Another mountain climbing narrative with many classic NDE features comes from a clergyman named J. L. Bertrand. While on a journey up a mountain in Switzerland, Bertrand, who was not a young man at the time felt tired and decided to stop his ascent and allow the younger members of the party to pick him up on their way back down.
“I sat down,” recalled Bertrand, "my legs handing over a precipice, my back leaning on a rock as big as an armchair. I chose that brink because there was no snow, and because I could face better the magnificent panorama of the Alpes Bernoises. I at once remembered that in my pocket there were two cigars, and put one between my teeth.” Bertrand lit the cigar, sat back, and considered himself “the happiest of men.”
Suddenly a kind of paralysis came over him. The match he had lit for his cigar burned down to his fingers, but he was unable to release it. Though his body was immobilized, Bertrand’s thoughts were crystal clear. “If I move,” he reported thinking to himself, “I shall roll down in the abyss; if I do not move, I shall be a dead man in twenty-five or thirty minutes.”
Unable to do anything else, Bertrand studied the sensations he felt as his body temperature slowly dropped. First his hands and feet froze, then “little by little death reached my knees and elbows. The sensation was not painful, and my mind felt quite easy. But when death had been all over my body my head became unbearably cold, and it seemed to me that pincers squeezed my heart. I never felt such an acute pain, but it lasted only a minute, and my life went out.”

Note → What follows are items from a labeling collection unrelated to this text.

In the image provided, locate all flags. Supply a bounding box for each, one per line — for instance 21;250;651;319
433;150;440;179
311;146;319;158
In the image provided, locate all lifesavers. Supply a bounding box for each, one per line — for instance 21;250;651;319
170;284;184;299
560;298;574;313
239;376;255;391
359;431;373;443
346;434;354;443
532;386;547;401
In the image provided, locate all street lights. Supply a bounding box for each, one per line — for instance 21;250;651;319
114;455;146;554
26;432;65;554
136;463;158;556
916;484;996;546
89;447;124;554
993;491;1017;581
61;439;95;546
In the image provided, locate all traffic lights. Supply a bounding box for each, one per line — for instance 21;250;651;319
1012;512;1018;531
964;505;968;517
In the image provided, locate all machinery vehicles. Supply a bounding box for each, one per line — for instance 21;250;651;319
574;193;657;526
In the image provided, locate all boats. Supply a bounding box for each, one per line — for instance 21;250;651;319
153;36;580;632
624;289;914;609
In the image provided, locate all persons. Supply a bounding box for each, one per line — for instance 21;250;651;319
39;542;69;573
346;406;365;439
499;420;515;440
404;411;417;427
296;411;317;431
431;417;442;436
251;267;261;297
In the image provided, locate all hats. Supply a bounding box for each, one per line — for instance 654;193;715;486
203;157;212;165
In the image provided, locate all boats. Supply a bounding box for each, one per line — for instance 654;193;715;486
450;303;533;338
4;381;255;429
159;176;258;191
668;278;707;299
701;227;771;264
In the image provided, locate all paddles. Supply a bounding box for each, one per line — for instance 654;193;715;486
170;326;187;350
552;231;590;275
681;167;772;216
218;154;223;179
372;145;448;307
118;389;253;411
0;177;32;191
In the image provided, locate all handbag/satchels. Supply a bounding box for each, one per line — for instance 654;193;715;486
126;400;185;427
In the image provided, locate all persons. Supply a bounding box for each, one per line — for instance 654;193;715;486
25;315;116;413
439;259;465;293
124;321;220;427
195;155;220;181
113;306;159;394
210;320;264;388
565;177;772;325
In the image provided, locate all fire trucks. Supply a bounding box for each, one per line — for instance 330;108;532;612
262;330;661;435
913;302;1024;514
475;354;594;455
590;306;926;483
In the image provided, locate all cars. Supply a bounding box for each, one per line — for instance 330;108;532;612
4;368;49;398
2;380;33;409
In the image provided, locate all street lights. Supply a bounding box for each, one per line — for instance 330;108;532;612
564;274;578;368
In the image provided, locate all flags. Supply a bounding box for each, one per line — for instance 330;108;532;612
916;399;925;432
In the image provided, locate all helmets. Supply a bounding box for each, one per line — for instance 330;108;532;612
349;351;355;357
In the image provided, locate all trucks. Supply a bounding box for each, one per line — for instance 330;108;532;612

“’Well," thought I, "at last I am what they call a dead man, and here I am, a ball of air in the air, a captive balloon still attached to earth by a kind of elastic string, and going up and always up . . ."
Looking down, Bertrand saw his half-frozen carcass sitting on the snowy ledge. “What a horrid thing is that body—deadly pale, with a yellowish-blue color, holding a cigar in its mouth and a match in its two burned fingers. . . . If only I had a hand and scissors to cut the thread which ties me still to it!”
With the feeling of joy and lucid calm that are also so often mentioned in the context of these experiences, Bertrand felt his vision expand, so that he could suddenly see far beyond the mountain his body was on. He saw his wife traveling to the village of Lucerne—though Bertrand recalled that she had told him she was not going there until the following day.
“My own regret was that I could not cut the string. In vain I traveled through such beautiful worlds that earth became insignificant. I had only two wishes: the certitude of not returning to earth, and the discovery of my next glorious body, without which I felt powerless.
Then Bertrand suddenly felt a tug. “Something was pulling the balloon down.”
The guide had discovered Bertrand’s body and was rubbing it with snow to shock
him back into consciousness.
“I felt disdain for the guide who, expecting a good reward, tried to make me understand that he had done wonders. My grief was immeasurable.”
Ptolemy Tompkins, The Modern Book of the Dead (Atria Books, 2012), 197-99.